Jakarta, CNBC Indonesia - Nilai tukar rupiah terhadap dolar Amerika Serikat (AS) bergerak menguat di perdagangan pasar spot pagi ini. Amukan dolar AS yang mereda membuat rupiah punya ruang untuk menyalip.
Pada Kamis (13/8/2020), US$ 1 setara dengan Rp 14.685 kala pembukaan pasar spot. Sama persis dengan posisi penutupan perdagangan hari sebelumnya atau stagnan.
Namun tidak lama kemudian rupiah menyeberang ke zona hijau. Pada pukul 09:04 WIB, US$ 1 dihargai Rp 14.680 di mana rupiah menguat tipis 0,03%.
Kemarin, rupiah membukukan depresiasi 0,44% di hadapan dolar AS. Depresiasi itu sudah cukup untuk membuat rupiah jadi mata uang terlemah di Asia.
Harap maklum, kemarin dolar AS sedang trengginas. Mata uang Negeri Paman Sam sepertinya ingin balas dendam karena sudah begitu lama teraniaya.
Dalam sebulan terakhir, Dollar Index (yang mengukur posisi greenback di hadapan enam mata uang utama dunia) terkoreksi sampai 3,11%. Selama tiga bulan ke belakang malah sudah ambrol 7,17%.
Namun hari ini dolar AS sudah lebih kalem. Pada pukul 07:42 WIB, Dollar Index kembali melemah 0,18%.
Perburuan investor terhadap dolar AS berakhir seiring selesainya lelang obligasi pemerintah Negeri Adikuasa. Dini hari tadi waktu Indonesia, pemerintah AS melelang tiga seri obligasi dengan tenor 105 hari, 154 hari, dan 10 tahun. Total dana yang diraup dalam lelang ini adalah US$ 93 miliar. Bahkan untuk yang tenor 10 tahun mencapai US$ 38 miliar, tertinggi dalam sejarah.
Momentum di mana pelaku pasar membutuhkan dolar AS sudah berlalu. Lelang sudah selesai, barang sudah didapat, buat apa lagi mengoleksi dolar AS?

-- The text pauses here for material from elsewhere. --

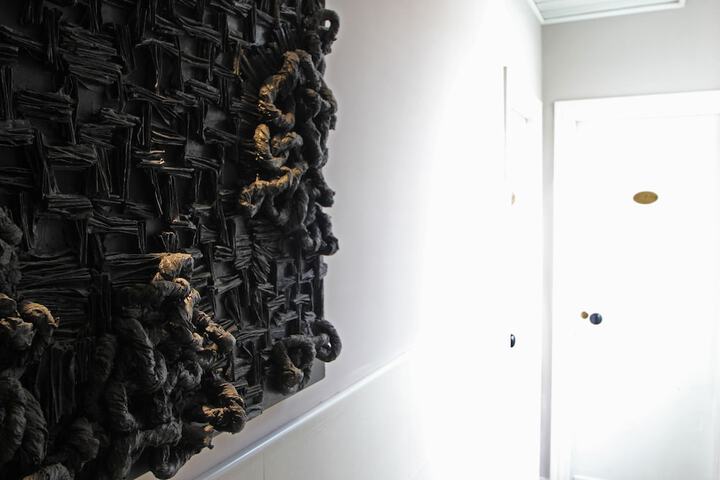 Hotel Interior 46 of 60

Investor memang sedang kurang berminat terhadap mata uang Negeri Adidaya. Sebab, pembicaraan soal stimulus fiskal baru masih saja macet.
Kubu Partai Republik di House of Representatives (salah satu dari dua kamar yang membentuk Kongres AS) mengusulkan proposal stimulus baru bernilai US$ 1 triliun. Namun kubu oposisi Partai Demokrat enggan menyetujui karena merasa jumlahnya terlalu sedikit.

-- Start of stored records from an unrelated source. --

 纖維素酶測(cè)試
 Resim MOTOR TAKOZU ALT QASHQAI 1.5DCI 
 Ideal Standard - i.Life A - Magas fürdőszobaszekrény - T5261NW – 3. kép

"Gedung Putih menghindar dari tanggung jawab untuk mengeluarkan paket stimulus dengan jumlah dan cakupan yang memadai. Kami bersedia melanjutkan negosiasi jika pemerintah sudah memiliki pandangan yang lebih serius," tegas Ketua House of Representaives Nancy Pelosi dan Pimpinan Mayoritas Senat Chuck Schumer dalam pernyataan tertulis. Pelosi dan Schumer adalah legislator dari Partai Demokrat.
Steven Mnuchin, Menteri Keuangan AS, mengungkapkan bahwa Demokrat baru ingin membuka ruang dialog jika nilai stimulus fiskal setidaknya US$ 2 triliun. Presiden Donald Trump pun berang.
"Chuck Schumer dan Nancy Pelosi menyandera rakyat AS demi agenda sayap kiri mereka. Negara ini tidak akan menerima hal tersebut," seru Trump, sebagaimana diberitakan Reuters.
Masih gelapnya paket stimulus baru membuat rakyat AS belum bisa menikmati Bantuan Langsung Tunai (BLT). Sebagai informasi, BLT senilai US$ 600/pekan sudah habis masa berlakunya sejak akhir bulan lalu dan tanpa paket stimulus baru maka tidak ada kelanjutannya.
Tanpa uluran tangan pemerintah, sulit untuk membuat ekonomi bergairah. Tanpa BLT, konsumsi rumah tangga AS bakal terus tertekan. Dengan porsi konsumsi rumah tangga yang mencapai lebih dari 70% terhadap pembentukan Produk Domestik Bruto (PDB), prospek pertumbuhan ekonomi AS menjadi suram.
Ini yang membuat pelaku pasar ragu untuk mengoleksi dolar AS. Akibatnya, tekanan terhadap mata uang ini kembali berlanjut.